Adv Balikpapan Berau Berita Kontrak Bulungan Catatan Daerah Event Film & Drama Gadget Hukum & Kriminal Kaltara Kaltim Kesehatan Lapsus Malinau Nasional Nunukan Olahraga Opini Pemerintahan Pola Hidup Politik Radar Nusantara Selebritis Tana Tidung Tarakan Teknologi Wisata & Kuliner Zodiak

Buaya Muncul Saat Banjir, Jadi Objek Hiburan

Muhammad Erwinsyah • Rabu, 27 Januari 2021 | 12:36 WIB
buaya-muncul-saat-banjir-jadi-objek-hiburan
buaya-muncul-saat-banjir-jadi-objek-hiburan

NUNUKAN – Keberadaan buaya yang kerap muncul di saat banjir di Kecamatan Sembakung, ternyata sudah menjadi hal lumrah. Bahkan, menjadi hiburan masyarakat Sembakung.


Itu diungkapkan Kepala Desa Atap, Kecamatan Sembakung, Syahrial saat dikonfirmasi perkembangan banjir di desanya yang paling terdampak banjir. Soal banjir, air sudah sempat surut, namun ketinggian air kembali hingga 3 meter lebih.

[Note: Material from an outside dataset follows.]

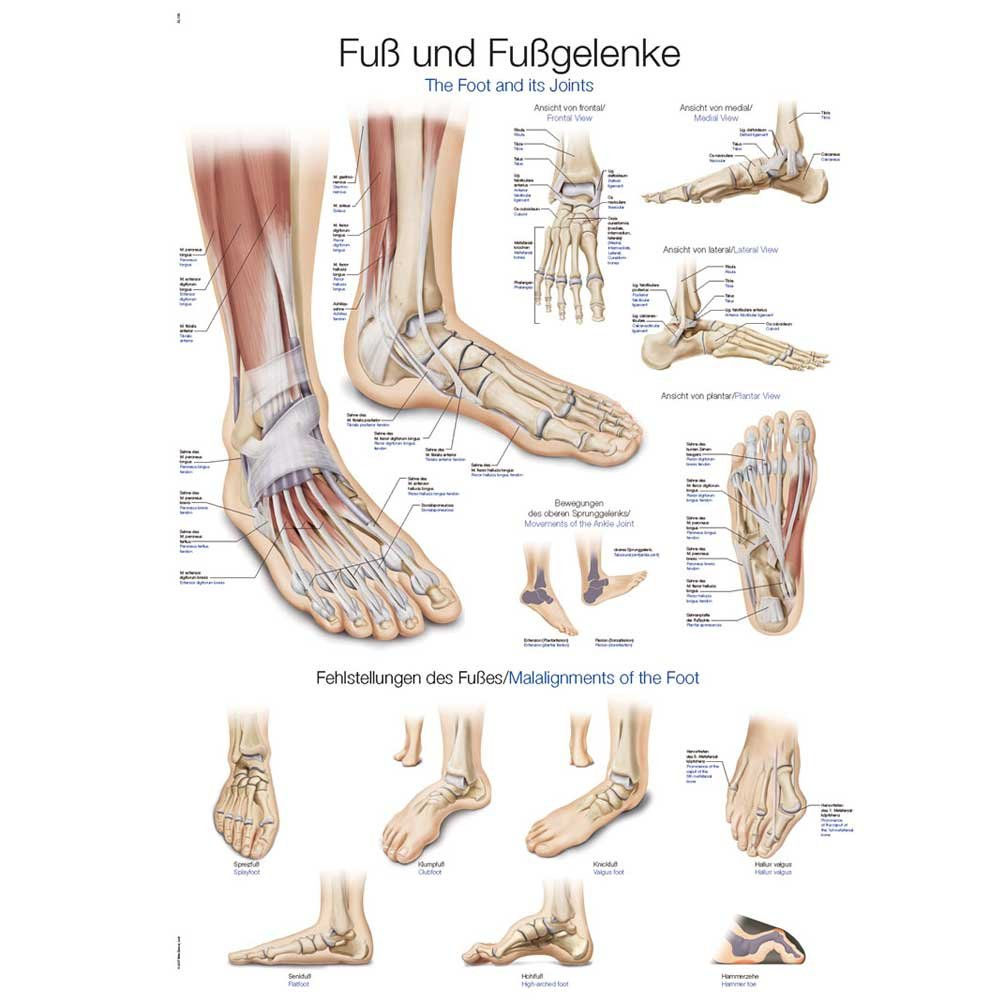 Tableau d\'enseignement anatomique le pied et ses articulations Fuß ...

“Sudah biasa itu, orang Sembakung tidak terlalu takut dengan kehadiran mereka, apalagi buaya sungai Sembakung di sini, tidak usah ditanyalah, banyak sekali,” ujar Syahrial.


Bahkan karena sudah terbiasa dengan buaya, masyarakat terkadang menjadikannya hiburan untuk sekadar berfoto dengan buaya. Buaya jika tidak diganggu keberadaannya, dipastikan tidak akan mengganggu manusia meski hidup berdampingan.  “Kalau kejadian orang kecelakaan karena buaya itu, karena kelalaian nelayan yang biasa menangkap ikan menggunakan setrum. Buaya terkadang ikut kena setrum, buaya jadi marah, buaya itu kan pendendam, apalagi masih banyak yang percaya buaya itu asalnya dari manusia,” beber Syahrial.

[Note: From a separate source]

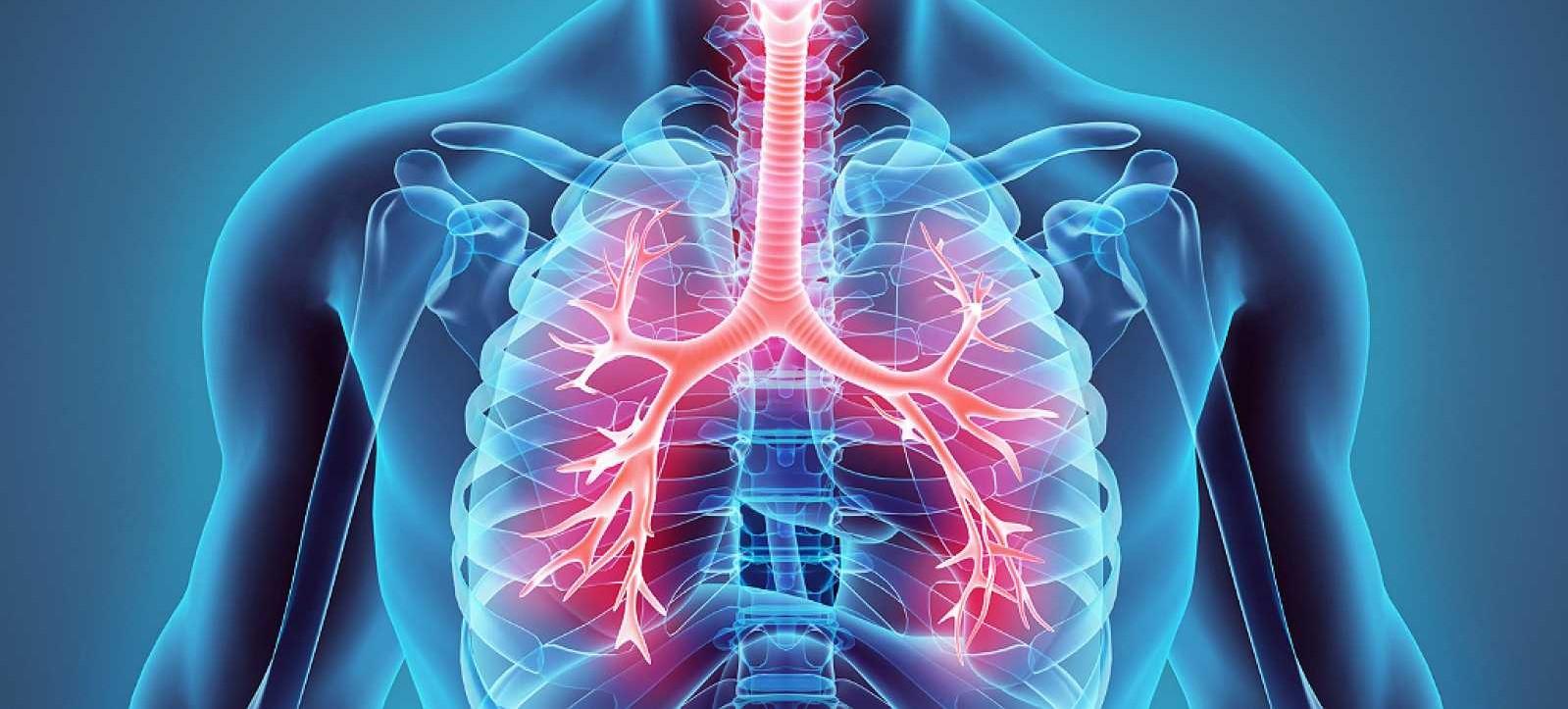 Una técnica recupera pulmones humanos dañados para su uso en trasplantes...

Sementara itu, Kasubdit Kedaruratan BPBD Nunukan, Hasan saat ditanya soal keberadaan buaya di Sembakung, membenarkannya. Buaya memang sering bermunculan di pinggiran sungai bahkan tak jarang buaya memasuki pemukiman masyarakat.


“Mereka (warga Sembakung) mengaku sudah biasa terjadi, naik buaya itu sebenarnya bukan karena banjir saja, tapi memang sudah sering, apalagi banjir, bisa sering bermunculan. Kalau kita tetap mengimbau mereka untuk selalu berhati-hati, apalagi jika buaya kelihatan muncul, usahakan jangan keluar rumah, kami selalu imbau ke masyarakat,” kata Hasan mengakui.


Sementara soal tanggap darurat bencana banjir Sembakung sudah berakhir sejak Senin (25/1) kemarin. Semua logistik bantuan juga telah disuplai ke Sembakung seperti 12 kilogram beras yang sudah disalurkan ke masing-masing warga yang terdampak.


Sementara untuk perkembangan tinggi air, hingga pukul 08.00 WITA, Selasa (26/1) ketinggian air di Sembakung masih berada di tinggi 3,4 meter. Meski begitu, sejatinya air tetap akan perlahan turun. Bahkan air sudah pernah surut di ketinggian 2,1 meter. (raw/lim)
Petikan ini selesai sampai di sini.